FOREIGN MINISTER KANAT SAUDABAYEV SPECIFIES CHAIRMANSHIP PRIORITIES
Vienna, January 14: OSCE Chairperson-in-Office, Secretary of State and Foreign Minister Kanat Saudabayev, speaking to the ambassadors from 56 participating States of the OSCE after the video address from the President, specified Kazakhstan’s priorities for its Chairmanship.
He stressed that Kazakhstan’s Chairmanship will focus on achieving an optimal balance between the OSCE “baskets” (politico-military, economic and environmental, and humanitarian) in an effort to approach security challenges in their entirety and deal with their causes and not just their symptoms.
In the political and military dimension, Kazakhstan will concentrate on raising the OSCE’s capabilities to contribute to the international community’s efforts to counter new security threats and challenges, including combating terrorism, extremism, organized crime and drugs trafficking. Based on its experience of nuclear disarmament, Kazakhstan is well placed to address issues of proliferation of dual-purpose technologies and weapons of mass destruction.
Kazakhstan’s Chairmanship will seek progress in resolving the “protracted conflicts” in the former Soviet space with particular reference to Nagorno-Karabakh and Transdniestria.
The involvement of the OSCE in post-conflict reconstruction of Afghanistan will be a priority for Kazakhstan’s Chairmanship.
Astana has proposed the idea of convening a Summit in 2010 to renew the consensus on security challenges facing the OSCE. This proposal builds on the work of Greece’s Chairmanship that launched the Corfu Process in 2009 aimed at promoting an open dialogue on the fundamentals of European security.

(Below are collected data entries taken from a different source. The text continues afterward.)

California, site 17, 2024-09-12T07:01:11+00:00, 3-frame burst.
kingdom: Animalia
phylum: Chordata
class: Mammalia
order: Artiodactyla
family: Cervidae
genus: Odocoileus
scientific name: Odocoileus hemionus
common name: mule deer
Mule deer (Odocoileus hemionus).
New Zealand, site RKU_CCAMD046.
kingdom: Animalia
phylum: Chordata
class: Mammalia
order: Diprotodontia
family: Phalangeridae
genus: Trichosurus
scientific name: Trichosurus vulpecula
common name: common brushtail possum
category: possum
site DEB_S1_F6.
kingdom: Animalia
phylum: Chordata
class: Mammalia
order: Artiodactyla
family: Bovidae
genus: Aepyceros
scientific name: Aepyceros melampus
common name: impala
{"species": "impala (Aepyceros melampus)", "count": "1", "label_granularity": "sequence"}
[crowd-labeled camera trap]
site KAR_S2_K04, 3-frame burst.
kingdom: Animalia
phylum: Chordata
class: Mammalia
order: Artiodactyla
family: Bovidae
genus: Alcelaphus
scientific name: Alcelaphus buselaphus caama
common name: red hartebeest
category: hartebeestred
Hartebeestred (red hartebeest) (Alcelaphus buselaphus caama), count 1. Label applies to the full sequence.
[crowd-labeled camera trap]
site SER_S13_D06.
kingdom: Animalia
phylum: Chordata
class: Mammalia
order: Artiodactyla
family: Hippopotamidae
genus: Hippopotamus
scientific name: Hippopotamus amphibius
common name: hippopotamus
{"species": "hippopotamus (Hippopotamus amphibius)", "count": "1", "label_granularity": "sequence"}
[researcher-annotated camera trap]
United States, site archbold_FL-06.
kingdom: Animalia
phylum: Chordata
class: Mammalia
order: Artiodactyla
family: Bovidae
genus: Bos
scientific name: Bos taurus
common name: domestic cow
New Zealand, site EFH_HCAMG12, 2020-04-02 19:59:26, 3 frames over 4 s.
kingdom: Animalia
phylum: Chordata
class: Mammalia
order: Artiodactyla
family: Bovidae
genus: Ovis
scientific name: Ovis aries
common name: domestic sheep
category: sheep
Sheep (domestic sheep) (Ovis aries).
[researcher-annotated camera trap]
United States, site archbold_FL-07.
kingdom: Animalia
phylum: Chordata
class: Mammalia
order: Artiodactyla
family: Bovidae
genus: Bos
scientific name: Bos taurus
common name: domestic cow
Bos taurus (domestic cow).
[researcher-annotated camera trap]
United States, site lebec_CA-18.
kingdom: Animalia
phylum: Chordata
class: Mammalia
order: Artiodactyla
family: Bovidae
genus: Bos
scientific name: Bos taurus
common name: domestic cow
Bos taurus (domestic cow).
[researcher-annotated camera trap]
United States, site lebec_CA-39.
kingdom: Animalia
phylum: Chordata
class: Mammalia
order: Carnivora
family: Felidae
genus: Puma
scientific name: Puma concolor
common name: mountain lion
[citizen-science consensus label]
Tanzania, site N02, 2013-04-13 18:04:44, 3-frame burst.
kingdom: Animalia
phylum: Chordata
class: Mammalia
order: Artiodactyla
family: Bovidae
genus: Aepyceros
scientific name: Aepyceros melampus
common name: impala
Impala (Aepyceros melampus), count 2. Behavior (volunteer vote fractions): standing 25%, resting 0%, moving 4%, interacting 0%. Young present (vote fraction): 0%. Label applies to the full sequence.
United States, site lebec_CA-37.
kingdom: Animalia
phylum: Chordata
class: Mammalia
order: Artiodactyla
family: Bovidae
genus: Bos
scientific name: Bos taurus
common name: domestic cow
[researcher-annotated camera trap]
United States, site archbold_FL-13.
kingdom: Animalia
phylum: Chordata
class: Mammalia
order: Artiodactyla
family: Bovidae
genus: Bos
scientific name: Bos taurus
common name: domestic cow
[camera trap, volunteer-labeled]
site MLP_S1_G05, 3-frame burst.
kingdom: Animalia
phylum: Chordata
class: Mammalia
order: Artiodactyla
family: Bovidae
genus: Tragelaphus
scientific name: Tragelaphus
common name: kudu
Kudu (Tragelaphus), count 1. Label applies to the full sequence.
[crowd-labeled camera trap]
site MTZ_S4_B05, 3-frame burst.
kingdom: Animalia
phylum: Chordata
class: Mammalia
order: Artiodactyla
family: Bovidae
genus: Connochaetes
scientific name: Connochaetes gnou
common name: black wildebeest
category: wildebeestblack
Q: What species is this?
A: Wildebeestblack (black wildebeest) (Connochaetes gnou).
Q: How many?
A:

In the economic and environmental dimension, Kazakhstan’s Chairmanship will promote a dialogue on co-operation on transport and transit corridors connecting Europe and Eurasia. Three conferences will take place in 2010 in Vienna, Minsk and Prague focused on raising the effectiveness and security of land border crossings and facilitating international car and rail links in the OSCE region.
Kazakhstan will pay close attention to issues of environmental monitoring and reactive capabilities and will support the use of the OSCE’s potential to address regional environmental problems that could have global consequences such as the Aral Sea. The Chairmanship will also continue the OSCE’s work in the area of effective management of water resources and measures to counter land degradation and soil contamination.
Kazakhstan’s agenda will also include migration issues and development by the OSCE of appropriate laws and integrated approaches to migration policy to improve global management of migration.
On energy security, Kazakhstan will continue to support the consolidation of the international community’s efforts to provide stable and secure exports routes for hydrocarbons as part of the mutual dependency of producers, consumers, transit states and transnational corporations.
In the humanitarian dimension, Kazakhstan’s efforts will centre on the basis of global security – the promotion of tolerance, inter-cultural dialogue and peaceful co-existence of ethnic groups in the OSCE area. With its unique experience of developing dialogue and harmony between different ethnic and religious groups, Kazakhstan will convene a high-level OSCE conference on tolerance and non-discrimination in Astana in June 2010.
Kazakhstan will also pay close attention to the development of democratic institutions, protection of human rights and provision of gender equality. In this area, the Chairmanship will give priority attention to addressing the problem of human trafficking.
Kanat Saudabayev also said Kazakhstan also intends to continue the “fine tradition initiated by our predecessors Greece by inviting the foreign ministers of the OSCE participating States to an informal meeting in Almaty this summer”.
“Here in the Alatau mountains rising 3000 metres above sea level and among the flowering alpine meadows we could in the spirit of Corfu continue the open and free exchange of views on the most pressing problems in the OSCE’s area of responsibility and ideally approve an agenda and time frame for the summit,” he noted.